La senadora del Pacto Histórico, Esmeralda Hernández, radicó este 2 de marzo de 2026, ante el Congreso de la República un proyecto de ley que propone prohibir el uso de perros en labores de vigilancia y seguridad privada en Colombia. La iniciativa, promovida con el respaldo de su bancada animalista, plantea eliminar de manera gradual la participación de caninos en estas funciones ante lo que considera una práctica que vulnera el bienestar animal.
Según la exposición de motivos, el proyecto surge tras observarse un incremento en el uso de perros en esquemas de vigilancia luego de la entrada en vigencia de la Ley 2454 de 2025, conocida como Ley Lorenzo, que buscaba regular esta práctica; cifras oficiales de la Superintendencia de Vigilancia y Seguridad Privada muestran que este aumento fue de 375,9 %, comparando 183 caninos inscritos en 2024 con 871 en 2025.

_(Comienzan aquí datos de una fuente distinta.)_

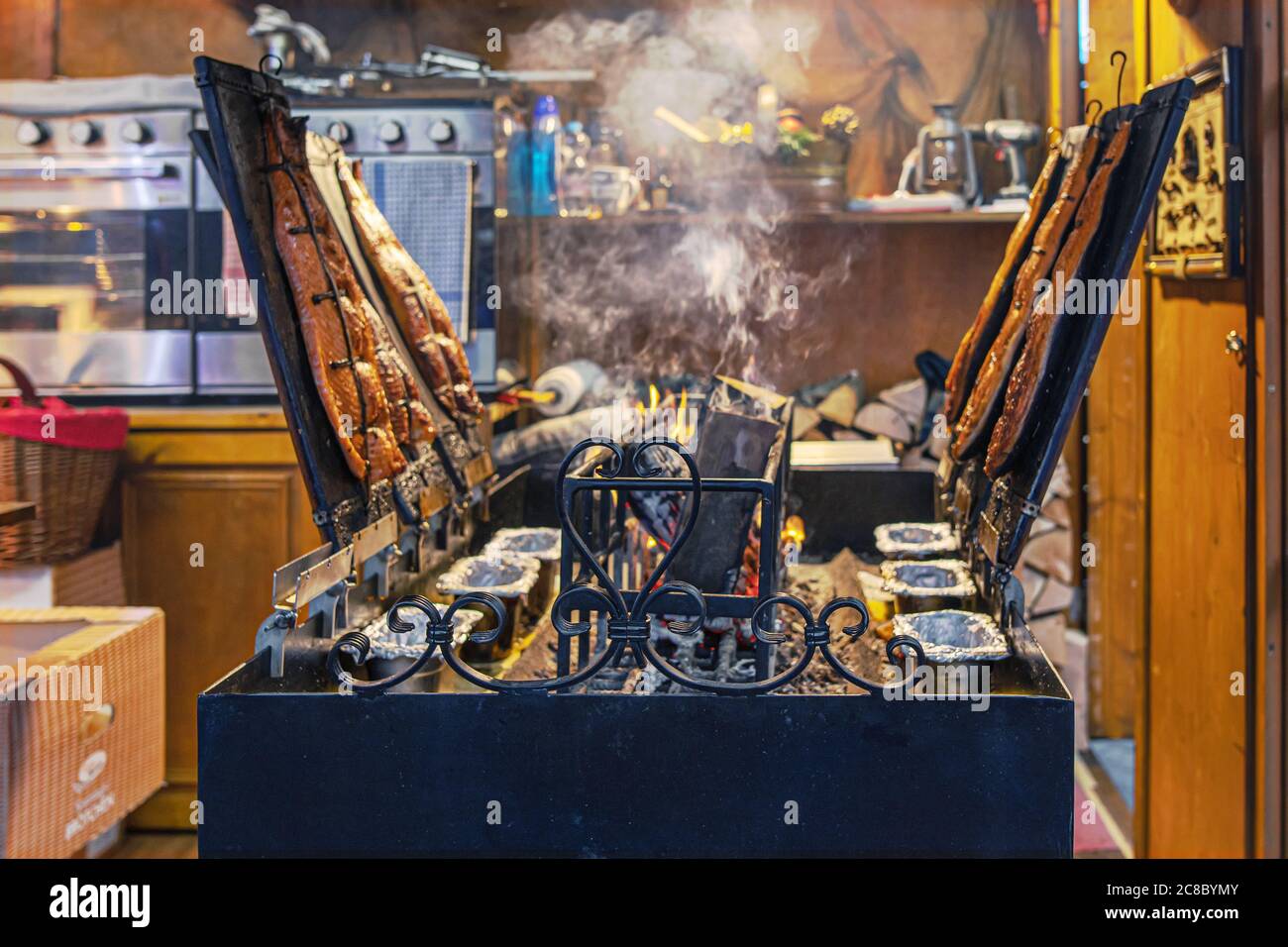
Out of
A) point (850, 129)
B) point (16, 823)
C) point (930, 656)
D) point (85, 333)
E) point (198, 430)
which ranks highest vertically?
point (850, 129)

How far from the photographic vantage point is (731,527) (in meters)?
2.41

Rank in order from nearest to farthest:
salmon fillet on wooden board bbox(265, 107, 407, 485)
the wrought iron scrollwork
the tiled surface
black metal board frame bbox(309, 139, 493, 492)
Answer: the wrought iron scrollwork, salmon fillet on wooden board bbox(265, 107, 407, 485), black metal board frame bbox(309, 139, 493, 492), the tiled surface

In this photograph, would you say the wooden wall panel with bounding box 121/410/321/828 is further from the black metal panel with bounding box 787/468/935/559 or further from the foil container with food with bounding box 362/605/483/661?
the foil container with food with bounding box 362/605/483/661

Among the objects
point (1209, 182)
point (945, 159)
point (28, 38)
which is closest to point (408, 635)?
point (1209, 182)

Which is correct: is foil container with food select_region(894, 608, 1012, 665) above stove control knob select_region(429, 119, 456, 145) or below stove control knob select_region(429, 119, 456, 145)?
A: below

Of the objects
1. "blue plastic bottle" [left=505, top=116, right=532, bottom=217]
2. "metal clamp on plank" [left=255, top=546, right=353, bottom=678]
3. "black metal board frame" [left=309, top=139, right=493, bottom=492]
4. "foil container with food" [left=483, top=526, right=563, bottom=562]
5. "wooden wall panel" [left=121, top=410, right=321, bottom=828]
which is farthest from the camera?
"blue plastic bottle" [left=505, top=116, right=532, bottom=217]

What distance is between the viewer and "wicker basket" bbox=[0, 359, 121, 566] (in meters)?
3.55

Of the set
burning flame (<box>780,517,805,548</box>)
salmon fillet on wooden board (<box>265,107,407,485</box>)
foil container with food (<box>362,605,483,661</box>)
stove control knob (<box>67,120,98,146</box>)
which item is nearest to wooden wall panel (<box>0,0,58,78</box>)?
stove control knob (<box>67,120,98,146</box>)

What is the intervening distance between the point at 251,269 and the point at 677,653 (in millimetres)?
1098

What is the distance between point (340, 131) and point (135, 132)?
63cm

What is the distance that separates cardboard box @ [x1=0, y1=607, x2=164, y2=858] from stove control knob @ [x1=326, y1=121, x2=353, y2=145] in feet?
5.39

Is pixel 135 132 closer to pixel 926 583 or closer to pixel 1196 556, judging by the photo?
pixel 926 583

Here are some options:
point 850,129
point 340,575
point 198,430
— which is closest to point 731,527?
point 340,575
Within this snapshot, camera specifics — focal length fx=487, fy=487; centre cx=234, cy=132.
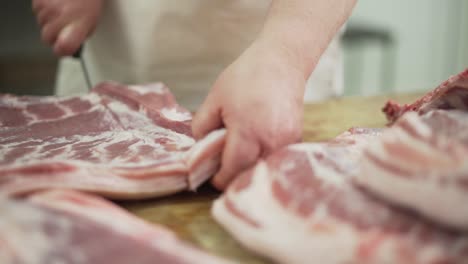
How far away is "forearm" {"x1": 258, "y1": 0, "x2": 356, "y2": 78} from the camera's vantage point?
1321mm

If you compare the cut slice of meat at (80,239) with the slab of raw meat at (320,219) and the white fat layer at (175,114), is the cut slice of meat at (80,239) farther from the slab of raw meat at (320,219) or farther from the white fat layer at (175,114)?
the white fat layer at (175,114)

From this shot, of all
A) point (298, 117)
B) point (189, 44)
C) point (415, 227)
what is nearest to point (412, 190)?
point (415, 227)

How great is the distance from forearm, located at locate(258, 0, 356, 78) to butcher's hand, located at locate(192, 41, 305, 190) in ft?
0.20

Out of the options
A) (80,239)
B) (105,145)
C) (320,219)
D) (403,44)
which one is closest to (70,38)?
(105,145)

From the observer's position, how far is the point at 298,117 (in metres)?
1.20

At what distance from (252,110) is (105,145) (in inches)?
18.2

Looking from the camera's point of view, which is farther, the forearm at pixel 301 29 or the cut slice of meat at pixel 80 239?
the forearm at pixel 301 29

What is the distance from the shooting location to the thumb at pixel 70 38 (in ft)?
6.79

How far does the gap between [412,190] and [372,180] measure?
88 millimetres

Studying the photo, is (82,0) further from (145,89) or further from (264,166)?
(264,166)

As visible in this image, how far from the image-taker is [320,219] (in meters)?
0.86

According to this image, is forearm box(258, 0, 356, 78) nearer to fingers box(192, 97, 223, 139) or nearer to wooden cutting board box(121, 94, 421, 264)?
fingers box(192, 97, 223, 139)

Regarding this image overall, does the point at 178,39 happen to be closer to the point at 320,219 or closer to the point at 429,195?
the point at 320,219

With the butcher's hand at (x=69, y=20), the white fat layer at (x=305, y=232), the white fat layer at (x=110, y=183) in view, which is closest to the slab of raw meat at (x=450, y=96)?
the white fat layer at (x=305, y=232)
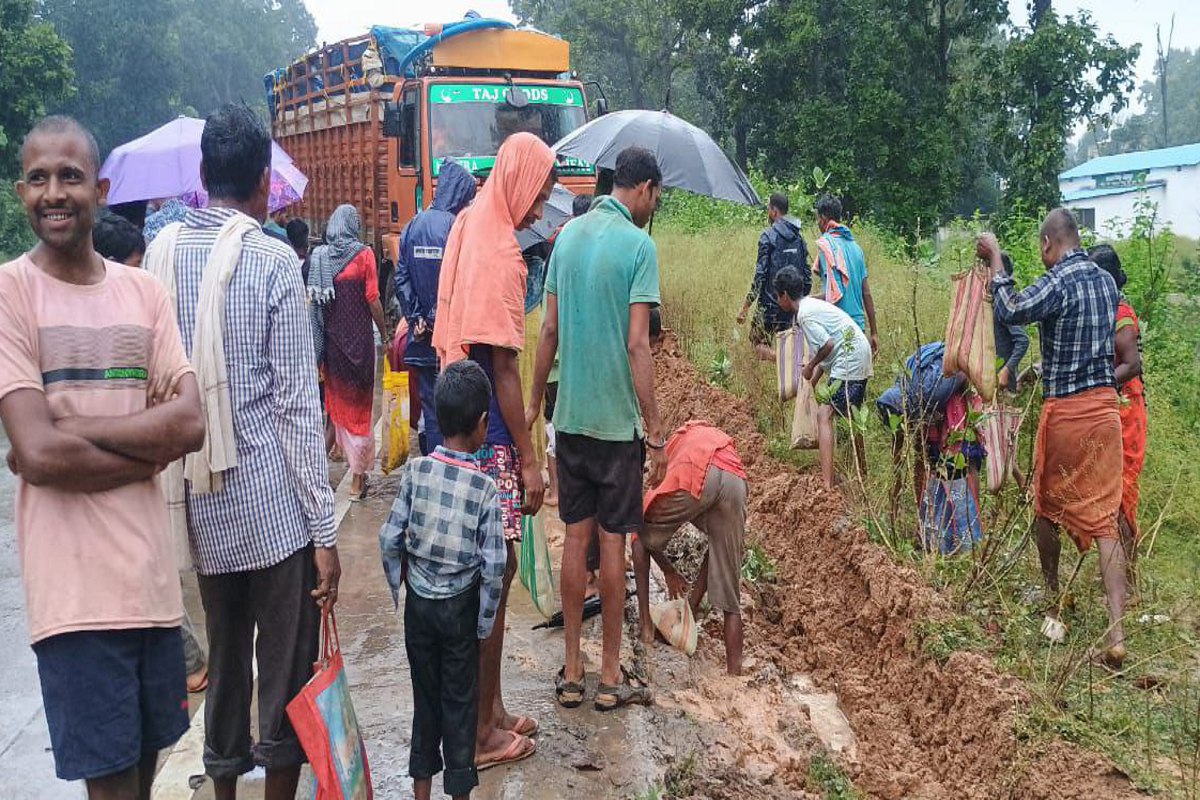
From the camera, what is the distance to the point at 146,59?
149 ft

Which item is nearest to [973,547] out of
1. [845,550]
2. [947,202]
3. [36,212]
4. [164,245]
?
[845,550]

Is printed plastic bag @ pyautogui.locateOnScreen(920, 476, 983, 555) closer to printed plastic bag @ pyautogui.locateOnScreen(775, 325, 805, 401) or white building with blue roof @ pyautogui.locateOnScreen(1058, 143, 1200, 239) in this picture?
printed plastic bag @ pyautogui.locateOnScreen(775, 325, 805, 401)

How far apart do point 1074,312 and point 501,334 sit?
9.49ft

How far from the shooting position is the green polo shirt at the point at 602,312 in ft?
13.9

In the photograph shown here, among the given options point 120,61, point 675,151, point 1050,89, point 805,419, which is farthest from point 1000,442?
point 120,61

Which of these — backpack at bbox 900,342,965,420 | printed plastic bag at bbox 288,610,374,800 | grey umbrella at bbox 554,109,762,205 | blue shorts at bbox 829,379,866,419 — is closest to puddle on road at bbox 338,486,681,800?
printed plastic bag at bbox 288,610,374,800

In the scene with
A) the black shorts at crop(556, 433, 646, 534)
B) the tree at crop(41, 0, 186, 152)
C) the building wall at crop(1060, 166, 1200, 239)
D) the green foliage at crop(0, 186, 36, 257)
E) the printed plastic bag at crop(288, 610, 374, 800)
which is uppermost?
the tree at crop(41, 0, 186, 152)

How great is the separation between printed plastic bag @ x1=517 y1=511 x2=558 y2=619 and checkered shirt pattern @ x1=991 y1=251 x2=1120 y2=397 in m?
2.44

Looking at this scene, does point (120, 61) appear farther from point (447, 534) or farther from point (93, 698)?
point (93, 698)

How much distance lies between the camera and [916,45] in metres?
20.7

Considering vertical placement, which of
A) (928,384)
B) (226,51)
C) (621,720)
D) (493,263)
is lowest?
(621,720)

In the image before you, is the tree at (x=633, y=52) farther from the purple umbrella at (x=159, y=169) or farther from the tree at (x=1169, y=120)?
the tree at (x=1169, y=120)

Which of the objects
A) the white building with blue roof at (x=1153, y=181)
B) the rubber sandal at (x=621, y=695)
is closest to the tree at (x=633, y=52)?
the white building with blue roof at (x=1153, y=181)

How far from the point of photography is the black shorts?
4.35 meters
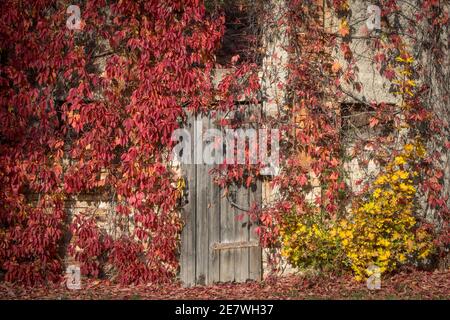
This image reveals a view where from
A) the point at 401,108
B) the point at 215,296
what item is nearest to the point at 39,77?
the point at 215,296

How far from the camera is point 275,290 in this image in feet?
23.2

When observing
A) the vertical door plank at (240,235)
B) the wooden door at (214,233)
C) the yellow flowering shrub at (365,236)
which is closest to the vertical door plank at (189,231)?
the wooden door at (214,233)

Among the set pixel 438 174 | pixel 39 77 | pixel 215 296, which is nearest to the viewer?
pixel 215 296

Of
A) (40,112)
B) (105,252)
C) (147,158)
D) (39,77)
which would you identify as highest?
(39,77)

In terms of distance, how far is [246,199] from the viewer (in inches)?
296

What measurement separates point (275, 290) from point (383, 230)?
1.63 meters

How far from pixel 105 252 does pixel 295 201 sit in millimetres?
2765

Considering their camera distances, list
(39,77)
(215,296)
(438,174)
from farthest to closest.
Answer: (438,174) → (39,77) → (215,296)

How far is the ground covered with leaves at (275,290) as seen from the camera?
6.74 metres

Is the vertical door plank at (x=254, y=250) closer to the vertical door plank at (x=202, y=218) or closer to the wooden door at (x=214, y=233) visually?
the wooden door at (x=214, y=233)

La iniciativa no solo plantea la prohibición, sino también un periodo de transición y retiro para los animales actualmente en servicio. En el caso de entidades públicas, se propone un plazo de un año tras la entrada en vigor de la norma para retirar a los perros de estas labores, mientras que en el sector privado la transición podría extenderse hasta dos años.
Durante ese periodo de transición, el proyecto contempla medidas temporales como la prohibición de turnos continuos nocturnos, reducción de jornadas máximas de trabajo y límites a periodos prolongados de confinamiento, con el objetivo de proteger la salud física y emocional de los animales hasta su retiro definitivo.
Además, se propone la implementación de un Plan Nacional de Registro, Retiro y Adopción para reubicar a los perros que dejen las funciones de vigilancia y sustituir su participación por procesos tecnológicos o por personal humano especializado que garantice la continuidad de la seguridad sin comprometer la integridad animal.
La iniciativa de Hernández, quien ha impulsado varias leyes en defensa de los derechos de los animales, incluido el fin de prácticas como las corridas de toros, ahora abre un debate en el Congreso sobre el alcance y viabilidad de acabar con una práctica tradicional en el sector de la seguridad privada en el país.